-
Notifications
You must be signed in to change notification settings - Fork 2.3k
Open
Description
🧨 Describe the Bug
marker_single crashes with torch.AcceleratorError: index 4755 is out of bounds: 0, range 0 to 1 during the layout recognition phase when processing a 66-page PDF on Apple Silicon (MPS backend). The error is reproducible and occurs consistently around page 14–16.
📄 Input Document
The PDF that triggers the crash is publicly available:
https://www.defensordelpueblo.es/wp-content/uploads/2025/03/Defensor-del-Pueblo_Informe-anual-2024.pdf
(2.7 MB, 66 pages — Spanish Ombudsman Annual Report 2024)
📤 Output Trace / Stack Trace
Click to expand
2026-03-01 09:40:26,850 [WARNING] surya: `TableRecEncoderDecoderModel` is not compatible with mps backend.

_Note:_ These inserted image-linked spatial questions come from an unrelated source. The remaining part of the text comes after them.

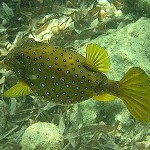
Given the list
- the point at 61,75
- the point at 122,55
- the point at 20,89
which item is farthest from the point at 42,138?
the point at 122,55

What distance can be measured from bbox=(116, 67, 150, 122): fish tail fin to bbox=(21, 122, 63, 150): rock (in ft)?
3.93

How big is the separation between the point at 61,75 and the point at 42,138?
1.04 metres

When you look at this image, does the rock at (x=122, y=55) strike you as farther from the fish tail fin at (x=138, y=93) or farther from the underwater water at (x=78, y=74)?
the fish tail fin at (x=138, y=93)

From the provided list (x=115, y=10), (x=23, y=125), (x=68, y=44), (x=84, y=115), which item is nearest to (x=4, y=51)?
(x=68, y=44)

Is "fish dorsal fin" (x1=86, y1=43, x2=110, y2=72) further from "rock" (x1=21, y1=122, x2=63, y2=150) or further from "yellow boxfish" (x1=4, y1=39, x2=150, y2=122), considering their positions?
"rock" (x1=21, y1=122, x2=63, y2=150)

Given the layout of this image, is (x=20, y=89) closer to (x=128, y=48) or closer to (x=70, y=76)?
(x=70, y=76)

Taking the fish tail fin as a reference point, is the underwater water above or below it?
below

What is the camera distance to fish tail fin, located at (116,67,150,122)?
8.54 ft

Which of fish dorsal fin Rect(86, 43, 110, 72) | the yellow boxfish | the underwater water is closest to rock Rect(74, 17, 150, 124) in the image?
the underwater water

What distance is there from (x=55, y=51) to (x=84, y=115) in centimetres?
156

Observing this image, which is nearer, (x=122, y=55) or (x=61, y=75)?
(x=61, y=75)

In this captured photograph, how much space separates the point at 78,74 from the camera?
9.11 feet

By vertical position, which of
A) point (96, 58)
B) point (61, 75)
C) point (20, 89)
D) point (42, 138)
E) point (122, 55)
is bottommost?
point (42, 138)

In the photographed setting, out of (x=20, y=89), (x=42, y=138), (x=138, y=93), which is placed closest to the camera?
(x=138, y=93)
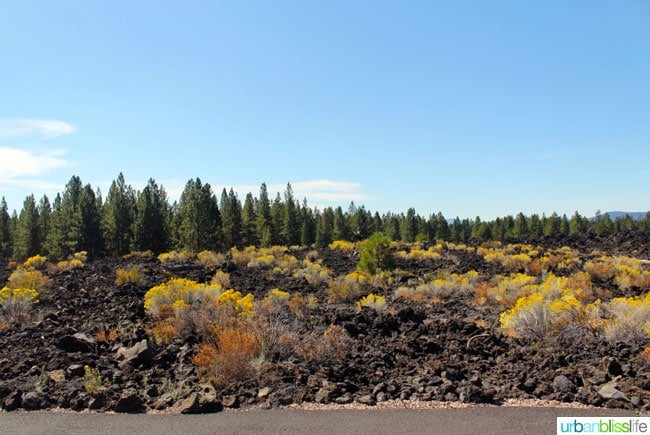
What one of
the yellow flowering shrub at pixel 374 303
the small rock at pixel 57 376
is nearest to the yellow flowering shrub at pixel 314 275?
the yellow flowering shrub at pixel 374 303

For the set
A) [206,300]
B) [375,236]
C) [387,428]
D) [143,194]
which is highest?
[143,194]

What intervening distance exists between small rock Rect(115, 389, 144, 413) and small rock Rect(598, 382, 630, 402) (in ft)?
21.5

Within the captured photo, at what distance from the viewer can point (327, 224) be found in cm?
7900

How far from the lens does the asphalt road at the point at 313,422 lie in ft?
19.0

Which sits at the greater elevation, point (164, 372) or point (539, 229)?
point (539, 229)

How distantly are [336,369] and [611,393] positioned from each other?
13.3 feet

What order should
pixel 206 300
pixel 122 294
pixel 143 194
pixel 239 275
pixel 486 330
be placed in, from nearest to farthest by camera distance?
1. pixel 486 330
2. pixel 206 300
3. pixel 122 294
4. pixel 239 275
5. pixel 143 194

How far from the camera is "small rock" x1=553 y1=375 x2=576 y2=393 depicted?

Defaulting to cpu instead
Recognizing Layout: 24%|██▍ | 16/66 [01:12<03:47, 4.55s/it]
Traceback (most recent call last):
File "marker/scripts/convert_single.py", line 38, in convert_single_cli
rendered = converter(fpath)
File "marker/converters/pdf.py", line 195, in __call__
document = self.build_document(temp_path)

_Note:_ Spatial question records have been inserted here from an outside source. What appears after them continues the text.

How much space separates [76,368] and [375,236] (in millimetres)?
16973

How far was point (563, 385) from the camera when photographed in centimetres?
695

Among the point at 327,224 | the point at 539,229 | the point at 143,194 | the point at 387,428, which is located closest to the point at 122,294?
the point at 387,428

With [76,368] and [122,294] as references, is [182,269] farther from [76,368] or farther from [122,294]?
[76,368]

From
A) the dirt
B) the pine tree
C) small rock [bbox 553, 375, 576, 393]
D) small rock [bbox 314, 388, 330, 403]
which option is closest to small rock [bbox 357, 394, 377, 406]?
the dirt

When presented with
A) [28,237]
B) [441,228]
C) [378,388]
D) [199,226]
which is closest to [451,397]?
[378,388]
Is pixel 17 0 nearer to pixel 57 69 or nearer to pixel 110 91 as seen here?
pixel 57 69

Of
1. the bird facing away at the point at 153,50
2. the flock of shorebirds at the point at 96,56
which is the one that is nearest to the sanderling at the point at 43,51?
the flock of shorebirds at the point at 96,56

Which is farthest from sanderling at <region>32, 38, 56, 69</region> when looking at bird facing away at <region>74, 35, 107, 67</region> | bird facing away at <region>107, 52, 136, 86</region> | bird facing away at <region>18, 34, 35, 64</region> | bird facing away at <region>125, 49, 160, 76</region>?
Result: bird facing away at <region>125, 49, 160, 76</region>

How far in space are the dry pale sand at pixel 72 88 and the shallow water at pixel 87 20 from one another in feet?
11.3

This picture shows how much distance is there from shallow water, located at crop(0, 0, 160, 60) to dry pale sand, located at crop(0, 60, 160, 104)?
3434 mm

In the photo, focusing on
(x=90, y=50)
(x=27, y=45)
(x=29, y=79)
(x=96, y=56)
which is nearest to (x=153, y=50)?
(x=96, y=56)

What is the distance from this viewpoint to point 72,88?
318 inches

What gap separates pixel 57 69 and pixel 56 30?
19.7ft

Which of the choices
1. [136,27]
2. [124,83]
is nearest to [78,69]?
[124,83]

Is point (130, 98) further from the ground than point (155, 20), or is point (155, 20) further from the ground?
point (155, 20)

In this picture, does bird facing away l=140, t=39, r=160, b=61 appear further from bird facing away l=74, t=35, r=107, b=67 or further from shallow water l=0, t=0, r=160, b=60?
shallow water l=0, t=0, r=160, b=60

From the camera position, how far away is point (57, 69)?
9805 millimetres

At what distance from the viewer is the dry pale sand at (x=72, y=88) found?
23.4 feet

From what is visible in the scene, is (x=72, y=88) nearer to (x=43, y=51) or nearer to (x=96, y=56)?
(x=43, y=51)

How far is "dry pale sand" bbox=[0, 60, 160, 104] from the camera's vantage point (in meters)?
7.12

File "marker/converters/pdf.py", line 182, in build_document
document = DocumentBuilder(self.config)(provider, layout_builder, line_builder, ocr_builder)
File "marker/builders/document.py", line 33, in __call__
layout_builder(document, provider)
File "marker/builders/layout.py", line 56, in __call__
layout_results = self.surya_layout(document.pages)
File "marker/builders/layout.py", line 88, in surya_layout
layout_results = self.layout_model(
[p.get_image(highres=False) for p in pages],
batch_size=int(self.get_batch_size()),
)
File "surya/layout/__init__.py", line 51, in __call__
self.foundation_predictor.prediction_loop(...)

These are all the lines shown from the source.